Ristrutturazioni, Ecobonus, Sismabonus e Bonus Mobili: le agevolazioni ancora disponibili fino a fine 2026 e cosa cambierà dal 2027
Ci sono ancora pochi mesi per sfruttare bonus e agevolazioni fiscali sulla casa: lavori di ristrutturazione, cambio caldaia, installazione di condizionatori o acquisto di mobili nuovi in vista? Il 31 dicembre 2026 è la data spartiacque: da quel momento le detrazioni fiscali sulla casa si ridurranno per tutti, come previsto dalla Legge di Bilancio 2026. Ecco quali bonus sono ancora attivi, come funzionano e cosa cambierà dal 2027.
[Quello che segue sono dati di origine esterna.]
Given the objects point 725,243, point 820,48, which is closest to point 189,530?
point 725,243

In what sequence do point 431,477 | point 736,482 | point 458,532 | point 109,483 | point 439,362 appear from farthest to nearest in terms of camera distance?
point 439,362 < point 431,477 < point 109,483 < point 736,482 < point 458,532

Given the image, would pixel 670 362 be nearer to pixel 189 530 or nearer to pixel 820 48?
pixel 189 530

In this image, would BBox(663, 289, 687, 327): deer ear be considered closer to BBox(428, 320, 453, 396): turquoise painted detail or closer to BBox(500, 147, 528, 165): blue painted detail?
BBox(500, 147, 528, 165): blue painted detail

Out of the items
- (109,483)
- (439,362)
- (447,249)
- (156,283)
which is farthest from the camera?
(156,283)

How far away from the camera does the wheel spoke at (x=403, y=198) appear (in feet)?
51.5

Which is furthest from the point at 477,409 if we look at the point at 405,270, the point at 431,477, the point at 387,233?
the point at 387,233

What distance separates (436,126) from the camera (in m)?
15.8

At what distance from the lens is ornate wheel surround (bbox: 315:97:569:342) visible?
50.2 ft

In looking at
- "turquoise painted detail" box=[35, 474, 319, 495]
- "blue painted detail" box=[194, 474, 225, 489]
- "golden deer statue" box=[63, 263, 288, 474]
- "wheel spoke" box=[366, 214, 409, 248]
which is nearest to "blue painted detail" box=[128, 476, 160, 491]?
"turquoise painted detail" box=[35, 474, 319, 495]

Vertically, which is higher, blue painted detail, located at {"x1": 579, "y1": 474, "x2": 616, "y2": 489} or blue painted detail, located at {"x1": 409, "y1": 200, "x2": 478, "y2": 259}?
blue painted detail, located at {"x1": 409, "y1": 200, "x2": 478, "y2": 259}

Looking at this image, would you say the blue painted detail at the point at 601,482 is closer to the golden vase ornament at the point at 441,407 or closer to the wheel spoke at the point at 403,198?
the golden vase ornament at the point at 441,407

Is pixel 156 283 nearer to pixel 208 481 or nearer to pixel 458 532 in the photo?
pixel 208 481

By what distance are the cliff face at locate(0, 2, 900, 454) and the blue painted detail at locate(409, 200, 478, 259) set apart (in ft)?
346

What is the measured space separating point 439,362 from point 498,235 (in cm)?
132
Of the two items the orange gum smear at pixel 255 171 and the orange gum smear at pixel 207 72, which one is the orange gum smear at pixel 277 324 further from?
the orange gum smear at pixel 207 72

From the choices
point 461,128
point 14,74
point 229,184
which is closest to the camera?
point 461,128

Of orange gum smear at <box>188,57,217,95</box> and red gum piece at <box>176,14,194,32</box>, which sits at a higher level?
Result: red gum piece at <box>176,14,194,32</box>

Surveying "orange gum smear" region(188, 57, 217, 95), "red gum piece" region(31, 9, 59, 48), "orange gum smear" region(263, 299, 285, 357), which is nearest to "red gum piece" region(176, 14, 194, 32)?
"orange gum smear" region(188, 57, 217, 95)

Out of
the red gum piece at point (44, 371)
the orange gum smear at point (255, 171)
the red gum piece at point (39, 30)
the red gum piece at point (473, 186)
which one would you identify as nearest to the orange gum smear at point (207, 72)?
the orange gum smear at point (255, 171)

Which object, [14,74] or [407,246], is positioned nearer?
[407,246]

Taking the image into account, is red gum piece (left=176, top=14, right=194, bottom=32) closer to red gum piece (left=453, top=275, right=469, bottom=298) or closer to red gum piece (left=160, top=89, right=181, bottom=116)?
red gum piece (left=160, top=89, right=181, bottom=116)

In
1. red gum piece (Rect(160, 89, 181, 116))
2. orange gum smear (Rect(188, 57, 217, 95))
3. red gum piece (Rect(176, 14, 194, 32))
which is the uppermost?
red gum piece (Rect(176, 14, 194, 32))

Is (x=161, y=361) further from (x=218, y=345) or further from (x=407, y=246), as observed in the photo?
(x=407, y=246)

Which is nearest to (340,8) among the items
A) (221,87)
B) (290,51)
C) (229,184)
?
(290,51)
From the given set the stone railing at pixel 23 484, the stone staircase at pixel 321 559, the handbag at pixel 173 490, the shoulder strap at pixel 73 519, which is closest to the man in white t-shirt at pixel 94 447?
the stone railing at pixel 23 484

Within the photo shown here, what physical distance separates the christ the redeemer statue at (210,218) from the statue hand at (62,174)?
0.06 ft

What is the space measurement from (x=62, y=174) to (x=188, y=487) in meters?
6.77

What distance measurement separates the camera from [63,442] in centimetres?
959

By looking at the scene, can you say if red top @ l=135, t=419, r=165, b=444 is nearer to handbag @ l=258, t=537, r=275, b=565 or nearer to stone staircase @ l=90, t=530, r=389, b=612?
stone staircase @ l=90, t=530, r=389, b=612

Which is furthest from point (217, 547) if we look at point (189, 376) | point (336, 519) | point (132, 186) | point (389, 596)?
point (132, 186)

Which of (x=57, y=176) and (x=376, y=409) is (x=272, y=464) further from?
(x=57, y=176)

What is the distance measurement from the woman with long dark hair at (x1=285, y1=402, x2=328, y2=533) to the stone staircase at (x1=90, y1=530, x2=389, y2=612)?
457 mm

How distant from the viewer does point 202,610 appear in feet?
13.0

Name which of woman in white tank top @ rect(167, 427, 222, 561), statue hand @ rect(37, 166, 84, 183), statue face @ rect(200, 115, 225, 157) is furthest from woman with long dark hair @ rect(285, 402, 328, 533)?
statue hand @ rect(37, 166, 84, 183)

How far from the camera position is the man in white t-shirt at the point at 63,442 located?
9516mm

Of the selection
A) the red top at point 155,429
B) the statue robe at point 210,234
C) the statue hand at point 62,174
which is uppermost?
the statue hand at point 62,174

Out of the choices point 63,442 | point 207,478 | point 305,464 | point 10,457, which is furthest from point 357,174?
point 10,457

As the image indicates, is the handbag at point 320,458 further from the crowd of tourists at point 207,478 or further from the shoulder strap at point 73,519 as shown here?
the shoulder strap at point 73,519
Bonus casa 2026: le scadenze da segnare in agenda
Le principali agevolazioni edilizie restano in vigore con le aliquote “rafforzate” fino alla fine dell’anno, poi scenderanno. Rientrano in questo pacchetto il Bonus Ristrutturazioni, l’Ecobonus, il Sismabonus e il Bonus Mobili ed Elettrodomestici, tutti con termine ultimo al 31 dicembre 2026. Non tutte le misure del passato sono sopravvissute: il Superbonus ordinario non è più attivo dal 1 gennaio 2026 (salvo alcuni casi residuali legati al rischio sismico), e sono stati eliminati come voci autonome il Bonus Facciate, il Bonus Verde, il Bonus Colonnine e il Bonus Barriere Architettoniche, quest’ultimo ora assorbito nel Bonus Ristrutturazioni.